Text extract:
* Begin *

# Photoshop cs2 twain import drivers



## mjones1 (May 25, 2008)

This is driving me freaking nuts. I recently did an HDD swap for a client on a dead drive for an intel based iMac (which is always fun tearing apart).

Anywho, I replaced the exact version of photoshop on his machine, 9.0 (cs2), and his OS is 10.6.8 (snow leopard).

He's used to be able to take his scanner (epson perfection 610) and directly import a scan into photoshop by opening photo cs2, selecting file, then import, then it would give his scanner model in the list (I'm assuming using the twain driver). Now, we haven't changed any software, or any versions, same OS version, same scanner, same photoshop version.

We installed CS2, then loaded the most up to date drivers for the scanner (twain driver included in the pack), but whenever we boot up cs2, import does not contain any scanner/twain options. 

Where to go from here?? AHHHH, CURSE YOU MAC!!!


----------



## sinclair_tm (Mar 11, 2005)

Have you opened the System Preference and added the scanner that way, like for a printer?

* End *

Information provided:
* Begin *

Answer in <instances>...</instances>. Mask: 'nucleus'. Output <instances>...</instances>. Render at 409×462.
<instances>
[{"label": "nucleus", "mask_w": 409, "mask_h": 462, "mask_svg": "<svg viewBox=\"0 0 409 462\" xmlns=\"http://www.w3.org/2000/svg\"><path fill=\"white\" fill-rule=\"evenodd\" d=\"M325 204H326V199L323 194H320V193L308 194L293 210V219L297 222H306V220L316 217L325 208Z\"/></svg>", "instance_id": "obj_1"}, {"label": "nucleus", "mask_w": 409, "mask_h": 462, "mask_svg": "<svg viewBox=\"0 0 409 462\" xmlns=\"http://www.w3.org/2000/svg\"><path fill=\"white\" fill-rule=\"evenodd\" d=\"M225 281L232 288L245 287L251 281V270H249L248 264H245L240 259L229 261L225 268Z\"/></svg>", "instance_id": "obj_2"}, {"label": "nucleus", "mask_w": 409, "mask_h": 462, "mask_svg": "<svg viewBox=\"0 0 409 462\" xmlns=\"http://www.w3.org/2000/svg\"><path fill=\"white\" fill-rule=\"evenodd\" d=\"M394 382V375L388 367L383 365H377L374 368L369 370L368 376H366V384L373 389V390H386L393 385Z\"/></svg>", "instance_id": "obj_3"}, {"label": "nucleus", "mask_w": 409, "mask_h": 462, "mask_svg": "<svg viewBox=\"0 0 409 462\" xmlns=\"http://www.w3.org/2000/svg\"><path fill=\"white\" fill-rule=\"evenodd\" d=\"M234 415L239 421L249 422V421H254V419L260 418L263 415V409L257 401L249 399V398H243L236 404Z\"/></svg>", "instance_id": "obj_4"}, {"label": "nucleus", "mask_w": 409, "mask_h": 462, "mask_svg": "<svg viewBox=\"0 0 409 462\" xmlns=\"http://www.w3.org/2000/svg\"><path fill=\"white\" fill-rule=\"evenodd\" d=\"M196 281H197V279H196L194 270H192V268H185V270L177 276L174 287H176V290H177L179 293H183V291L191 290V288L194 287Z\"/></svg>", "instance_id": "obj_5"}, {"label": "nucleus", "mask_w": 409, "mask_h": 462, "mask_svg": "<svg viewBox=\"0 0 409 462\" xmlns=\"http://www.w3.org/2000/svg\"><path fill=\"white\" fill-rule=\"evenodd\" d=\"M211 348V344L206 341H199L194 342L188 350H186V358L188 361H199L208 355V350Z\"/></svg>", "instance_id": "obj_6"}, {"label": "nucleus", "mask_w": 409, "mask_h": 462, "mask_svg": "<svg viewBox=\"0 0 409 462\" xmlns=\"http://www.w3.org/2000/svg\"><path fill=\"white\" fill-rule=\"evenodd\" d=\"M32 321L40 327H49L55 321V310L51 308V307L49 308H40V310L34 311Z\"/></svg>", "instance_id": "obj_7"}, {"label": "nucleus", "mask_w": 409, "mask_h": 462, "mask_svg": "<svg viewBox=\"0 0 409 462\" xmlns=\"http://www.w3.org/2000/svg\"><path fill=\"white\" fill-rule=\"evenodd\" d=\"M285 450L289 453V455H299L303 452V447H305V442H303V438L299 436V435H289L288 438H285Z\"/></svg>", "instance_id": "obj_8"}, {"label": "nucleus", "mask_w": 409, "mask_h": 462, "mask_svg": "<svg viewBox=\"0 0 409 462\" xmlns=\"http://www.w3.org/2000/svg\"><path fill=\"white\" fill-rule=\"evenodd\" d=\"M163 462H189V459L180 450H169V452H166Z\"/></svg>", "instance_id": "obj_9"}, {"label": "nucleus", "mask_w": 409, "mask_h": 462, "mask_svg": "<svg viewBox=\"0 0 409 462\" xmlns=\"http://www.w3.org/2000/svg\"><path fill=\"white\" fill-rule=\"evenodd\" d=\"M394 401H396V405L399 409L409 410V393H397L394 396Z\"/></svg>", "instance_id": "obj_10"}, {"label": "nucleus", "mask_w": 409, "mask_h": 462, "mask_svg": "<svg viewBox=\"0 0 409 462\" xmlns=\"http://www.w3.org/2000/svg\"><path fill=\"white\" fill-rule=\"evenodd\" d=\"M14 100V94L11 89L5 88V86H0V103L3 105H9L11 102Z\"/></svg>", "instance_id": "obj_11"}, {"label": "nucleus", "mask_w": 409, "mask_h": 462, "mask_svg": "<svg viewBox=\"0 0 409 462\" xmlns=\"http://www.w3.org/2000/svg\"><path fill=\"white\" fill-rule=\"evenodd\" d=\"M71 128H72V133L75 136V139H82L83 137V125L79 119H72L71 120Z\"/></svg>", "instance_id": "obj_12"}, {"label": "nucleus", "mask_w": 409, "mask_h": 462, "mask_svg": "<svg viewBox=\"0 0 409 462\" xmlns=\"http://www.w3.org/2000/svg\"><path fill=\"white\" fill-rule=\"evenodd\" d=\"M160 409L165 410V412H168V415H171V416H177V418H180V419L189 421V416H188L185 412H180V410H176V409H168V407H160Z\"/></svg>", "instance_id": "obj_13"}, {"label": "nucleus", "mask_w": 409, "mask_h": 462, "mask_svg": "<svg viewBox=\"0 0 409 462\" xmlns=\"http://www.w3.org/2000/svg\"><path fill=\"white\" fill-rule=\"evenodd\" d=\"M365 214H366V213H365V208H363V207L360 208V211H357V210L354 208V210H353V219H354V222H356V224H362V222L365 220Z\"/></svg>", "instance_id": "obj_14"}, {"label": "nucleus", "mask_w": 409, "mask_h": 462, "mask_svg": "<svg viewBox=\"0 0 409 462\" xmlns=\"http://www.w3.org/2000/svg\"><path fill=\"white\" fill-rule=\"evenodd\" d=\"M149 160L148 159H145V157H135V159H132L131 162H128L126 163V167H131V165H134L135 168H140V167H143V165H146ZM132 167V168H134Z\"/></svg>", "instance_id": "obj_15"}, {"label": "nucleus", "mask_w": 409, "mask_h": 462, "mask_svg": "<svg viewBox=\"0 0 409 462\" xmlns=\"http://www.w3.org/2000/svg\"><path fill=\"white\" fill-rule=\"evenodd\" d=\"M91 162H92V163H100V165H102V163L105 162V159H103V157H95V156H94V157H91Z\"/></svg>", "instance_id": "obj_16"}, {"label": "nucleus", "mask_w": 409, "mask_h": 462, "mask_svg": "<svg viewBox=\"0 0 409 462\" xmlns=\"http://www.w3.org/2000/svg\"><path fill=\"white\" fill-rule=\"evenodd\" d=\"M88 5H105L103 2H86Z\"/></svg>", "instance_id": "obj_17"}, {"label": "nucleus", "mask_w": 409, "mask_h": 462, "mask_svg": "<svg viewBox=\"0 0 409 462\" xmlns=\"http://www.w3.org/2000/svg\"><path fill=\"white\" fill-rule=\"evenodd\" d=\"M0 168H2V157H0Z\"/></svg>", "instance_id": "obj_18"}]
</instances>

* End *

Complete the following:
1. From the Photoshop scanner thread, reproduce the part that opens with the words containing "## mjones1 (May" and closes with "any scanner/twain options.".
2. In the Photoshop scanner thread, what scanner model does the client use?
3. Write the next part of the Photoshop scanner thread, following on from its last post.
The lines play no part in this.

Answer set:
1.
## mjones1 (May 25, 2008)

This is driving me freaking nuts. I recently did an HDD swap for a client on a dead drive for an intel based iMac (which is always fun tearing apart).

Anywho, I replaced the exact version of photoshop on his machine, 9.0 (cs2), and his OS is 10.6.8 (snow leopard).

He's used to be able to take his scanner (epson perfection 610) and directly import a scan into photoshop by opening photo cs2, selecting file, then import, then it would give his scanner model in the list (I'm assuming using the twain driver). Now, we haven't changed any software, or any versions, same OS version, same scanner, same photoshop version.

We installed CS2, then loaded the most up to date drivers for the scanner (twain driver included in the pack), but whenever we boot up cs2, import does not contain any scanner/twain options.

2. An Epson Perfection 610.

3.
----------



## DonaldG (Aug 23, 2007)

I am not a Mac user so not familier with their OSs..

I had issues of the same nature aftre installing CS5 on a 64bit 6core PC running Windows 7.

It transpired that Adobe has decided not to support twain on the 64 bit version CS5 but I was able to find & use twain drivers for the 32 Bit version if CS5... This may or may not be linked to your issue but I throw it in for thought


----------



## sinclair_tm (Mar 11, 2005)

Good catch. The Mac also has the same 32 vs 64 bit issue, but it's usually limited to the OS and drivers, not software. But CS may be different in this regard.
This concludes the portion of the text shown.